Le gouvernement Mechichi obtient une fragile confiance à l’ARP

 Le gouvernement Mechichi obtient une fragile confiance à l’ARP

Hichem Mechichi

134 voix pour, 67 contre et zéro abstention. Tard dans la nuit, l’Assemblée des représentants du peuple a accordé mercredi 2 septembre sa confiance au gouvernement de Hichem Mechichi. Une confiance bien bancale au regard du caractère hétéroclite des bénisseurs d’une équipe de technocrates elle-même peu homogène, déjà menacée de remaniement imminent.   

Contraint de glaner ses soutiens parlementaires en un temps record, 24 heures avant ce vote crucial, Mechichi revient de loin, après que le président Kais Saïed, décidément lunatique, l’ait lâché en plein vol.

Même si aujourd’hui le fraîchement investi chef de gouvernement, soucieux de minimiser les tumultueuses péripéties ayant conduit à ce vote, tente de démentir l’existence de divergences fondamentales avec Carthage, il est un secret de polichinelle que la rupture avec Saïed est consommée. Ce qui laisse présager d’un mandat politiquement tourmenté, de type cohabitation, avec peu de chances d’aboutir à son terme, soit fin 2024.

 

L’épée de Damoclès des soutiens de la 25ème heure

Car les parrains de dernière minute, dont essentiellement les opportunistes d’Ennahdha et Qalb Tounes, ont monnayé leurs précieuses voix au prix fort. Dans le style provocateur qu’on lui connaît, Nabil Karoui avait ainsi déclaré dès lundi à la presse qu’il demandera le remplacement illico des ministres régaliens, dont celui de l’Intérieur. Un message indirect adressé au président Saïed pour lui signifier qu’il aurait d’ores et déjà perdu la main, lui qui a particulièrement présidé au choix de ces importants portefeuilles.

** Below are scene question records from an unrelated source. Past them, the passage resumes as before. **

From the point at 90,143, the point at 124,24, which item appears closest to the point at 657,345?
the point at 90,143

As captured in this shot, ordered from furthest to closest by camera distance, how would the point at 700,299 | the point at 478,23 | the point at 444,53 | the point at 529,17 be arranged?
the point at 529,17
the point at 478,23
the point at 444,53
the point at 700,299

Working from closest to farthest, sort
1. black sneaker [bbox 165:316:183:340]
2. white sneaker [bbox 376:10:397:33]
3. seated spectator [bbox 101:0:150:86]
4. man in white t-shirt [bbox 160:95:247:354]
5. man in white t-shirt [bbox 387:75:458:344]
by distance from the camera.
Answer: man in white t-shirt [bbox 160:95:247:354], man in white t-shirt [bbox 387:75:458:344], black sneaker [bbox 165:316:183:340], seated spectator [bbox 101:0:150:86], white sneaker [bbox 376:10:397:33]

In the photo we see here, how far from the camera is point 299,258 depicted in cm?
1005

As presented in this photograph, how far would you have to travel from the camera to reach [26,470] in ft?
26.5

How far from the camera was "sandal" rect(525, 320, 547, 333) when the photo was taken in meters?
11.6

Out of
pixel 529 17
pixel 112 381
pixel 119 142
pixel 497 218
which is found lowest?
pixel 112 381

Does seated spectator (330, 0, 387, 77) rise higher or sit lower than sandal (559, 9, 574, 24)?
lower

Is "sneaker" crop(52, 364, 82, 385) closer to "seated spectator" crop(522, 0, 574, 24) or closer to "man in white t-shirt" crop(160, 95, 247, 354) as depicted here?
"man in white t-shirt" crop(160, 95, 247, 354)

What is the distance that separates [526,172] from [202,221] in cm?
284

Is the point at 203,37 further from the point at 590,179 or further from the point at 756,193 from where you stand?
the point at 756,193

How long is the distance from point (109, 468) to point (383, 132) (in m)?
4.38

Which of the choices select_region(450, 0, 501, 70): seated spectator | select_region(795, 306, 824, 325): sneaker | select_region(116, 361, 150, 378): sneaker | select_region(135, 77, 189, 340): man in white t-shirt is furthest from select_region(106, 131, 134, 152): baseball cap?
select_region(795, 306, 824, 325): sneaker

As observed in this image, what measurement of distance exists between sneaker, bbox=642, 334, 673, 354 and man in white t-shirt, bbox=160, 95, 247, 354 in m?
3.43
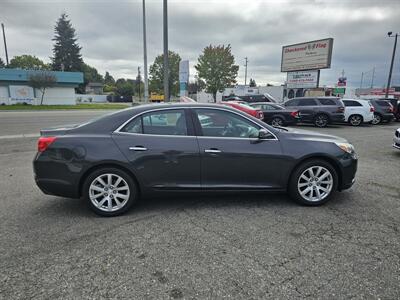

Autre enseignement de cette reconfiguration du paysage politique dominé par une nouvelle « troïka » islamo-affairiste (Ennahdha – Qalb Tounes – al Karama), l’encombrante omniprésence de la conseillère et chef de cabinet du président de la République, Nadia Akacha, à qui une partie de l’opinion et l’ensemble des médias nationaux imputent l’architecture du gouvernement Mechichi.

L’inconscient collectif tunisien garde en effet un mauvais souvenir des puissantes figures de Saïda Sassi dans les années 80 puis de Leila Ben Ali au Palais, ce qui tend à affaiblir davantage encore un Kais Saïed dont la popularité s’érode au gré des errements politiques de l’exécutif depuis son élection il y a 1 an.

 

« Cinq priorités »

Avant la délivrance du vote à l’aube, Hichem Mechichi a dévoilé dans son discours d’investiture mardi « les 5 priorités de son gouvernement », dont l’urgente interruption de l’hémorragie des finances publiques, la protection des catégories vulnérables et des plus démunis, via une stratégie multisectorielle et l’engagement de l’Etat à payer ses dettes envers ses bailleurs d’ici l’horizon fin 2021. « Un programme reçu la veille de la séance plénière du vite, à 18h00 », ont déploré de nombreux députés.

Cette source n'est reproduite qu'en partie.